To see him coming aft
to the wheel comforted one. The blue dungaree trousers turned up the calf, one
leg a little higher than the other, the clean check shirt, the white canvas
cap, evidently made by himself, made up a whole of peculiar smartness, and the
persistent jauntiness of his gait, even, poor fellow, when he couldn't help
tottering, told of his invincible spirit. There was also a man called Gambril. He
was the only grizzled person in the ship. His face was of an austere type. But
if I remember all their faces, wasting tragically before my eyes, most of their
names have vanished from my memory.
The words that passed
between us were few and puerile in regard of the situation. I had to force
myself to look them in the face. I expected to meet reproachful glances. There
were none. The expression of suffering in their eyes was indeed hard enough to
bear. But that they couldn't help. For the rest, I ask myself whether it was
the temper of their souls or the sympathy of their imagination that made them
so wonderful, so worthy of my undying regard.
For myself, neither my
soul was highly tempered, nor my imagination properly under control. There were
moments when I felt, not only that I would go mad, but that I had gone mad
already; so that I dared not open my lips for fear of betraying myself by some
insane shriek. Luckily I had only orders to give, and an order has a steadying
influence upon him who has to give it. Moreover, the seaman, the officer of the
watch, in me was sufficiently sane. I was like a mad carpenter making a box.

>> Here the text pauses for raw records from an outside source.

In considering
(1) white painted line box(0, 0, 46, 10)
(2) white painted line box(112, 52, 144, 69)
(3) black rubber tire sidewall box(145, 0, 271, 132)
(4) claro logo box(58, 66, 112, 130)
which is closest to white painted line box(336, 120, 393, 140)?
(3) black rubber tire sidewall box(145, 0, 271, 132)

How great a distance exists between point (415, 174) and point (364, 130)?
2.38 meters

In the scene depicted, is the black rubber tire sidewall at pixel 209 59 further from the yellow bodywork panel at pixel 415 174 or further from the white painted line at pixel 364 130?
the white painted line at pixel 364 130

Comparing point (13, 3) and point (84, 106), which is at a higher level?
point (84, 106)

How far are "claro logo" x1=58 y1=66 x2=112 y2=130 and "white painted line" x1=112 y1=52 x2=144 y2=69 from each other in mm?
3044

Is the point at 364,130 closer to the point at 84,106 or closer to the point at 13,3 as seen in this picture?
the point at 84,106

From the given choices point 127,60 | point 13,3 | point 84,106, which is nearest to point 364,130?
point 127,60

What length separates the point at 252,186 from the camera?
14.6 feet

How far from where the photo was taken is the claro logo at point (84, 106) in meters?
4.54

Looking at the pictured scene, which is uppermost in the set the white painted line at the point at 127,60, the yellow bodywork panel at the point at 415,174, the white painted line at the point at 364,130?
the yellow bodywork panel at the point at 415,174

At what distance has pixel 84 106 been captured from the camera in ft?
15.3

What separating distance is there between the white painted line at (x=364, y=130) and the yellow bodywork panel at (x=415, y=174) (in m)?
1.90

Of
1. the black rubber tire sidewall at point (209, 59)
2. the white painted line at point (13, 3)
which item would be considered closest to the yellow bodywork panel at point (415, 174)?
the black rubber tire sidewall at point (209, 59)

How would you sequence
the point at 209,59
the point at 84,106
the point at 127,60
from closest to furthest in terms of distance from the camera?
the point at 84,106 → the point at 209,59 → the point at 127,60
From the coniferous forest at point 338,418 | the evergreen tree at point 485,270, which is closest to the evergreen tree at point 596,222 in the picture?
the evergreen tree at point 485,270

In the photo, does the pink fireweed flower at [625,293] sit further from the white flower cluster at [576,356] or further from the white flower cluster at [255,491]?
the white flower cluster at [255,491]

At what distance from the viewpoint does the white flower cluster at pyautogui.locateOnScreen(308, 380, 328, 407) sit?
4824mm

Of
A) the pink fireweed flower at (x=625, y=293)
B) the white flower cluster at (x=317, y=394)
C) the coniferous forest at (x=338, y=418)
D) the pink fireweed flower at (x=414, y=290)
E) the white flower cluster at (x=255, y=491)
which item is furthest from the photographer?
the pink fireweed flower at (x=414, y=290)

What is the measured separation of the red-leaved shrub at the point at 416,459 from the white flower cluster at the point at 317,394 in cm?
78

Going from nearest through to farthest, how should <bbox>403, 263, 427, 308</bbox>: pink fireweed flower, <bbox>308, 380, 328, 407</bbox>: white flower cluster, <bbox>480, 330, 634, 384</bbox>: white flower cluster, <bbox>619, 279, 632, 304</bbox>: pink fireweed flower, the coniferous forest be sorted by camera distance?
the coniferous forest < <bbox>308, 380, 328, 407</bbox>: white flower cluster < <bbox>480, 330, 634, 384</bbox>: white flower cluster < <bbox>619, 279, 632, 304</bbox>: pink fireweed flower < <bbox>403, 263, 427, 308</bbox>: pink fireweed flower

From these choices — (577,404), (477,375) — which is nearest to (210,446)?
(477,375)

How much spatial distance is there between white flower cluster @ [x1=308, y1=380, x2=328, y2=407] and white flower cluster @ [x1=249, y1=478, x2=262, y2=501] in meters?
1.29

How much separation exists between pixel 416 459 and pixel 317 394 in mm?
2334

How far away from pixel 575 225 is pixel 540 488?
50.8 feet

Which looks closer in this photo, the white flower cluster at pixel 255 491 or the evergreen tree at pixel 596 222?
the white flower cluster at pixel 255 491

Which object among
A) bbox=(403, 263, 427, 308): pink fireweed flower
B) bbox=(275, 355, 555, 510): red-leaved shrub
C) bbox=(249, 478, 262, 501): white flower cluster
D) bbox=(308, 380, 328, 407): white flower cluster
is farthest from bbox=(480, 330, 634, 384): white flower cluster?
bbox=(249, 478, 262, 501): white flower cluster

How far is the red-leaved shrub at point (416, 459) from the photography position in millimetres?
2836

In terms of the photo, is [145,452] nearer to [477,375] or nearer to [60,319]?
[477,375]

Were he ever so convinced that he was King of Jerusalem, the box he would make
would be a sane box. What I feared was a shrill note escaping me involuntarily
and upsetting my balance. Luckily, again, there was no necessity to raise one's
voice. The brooding stillness of the world seemed sensitive to the slightest
sound, like a whispering gallery. The conversational tone would almost carry a
word from one end of the ship to the other. The terrible thing was that the
only voice that I ever heard was my own. At night especially it reverberated
very lonely amongst the planes of the unstirring sails.
Mr. Burns, still
keeping to his bed with that air of secret determination, was moved to grumble
at many things. Our interviews were short five-minute affairs, but fairly
frequent. I was everlastingly diving down below to get a light, though I did
not consume much tobacco at that time. The pipe was always going out; for in
truth my mind was not composed enough to enable me to get a decent smoke.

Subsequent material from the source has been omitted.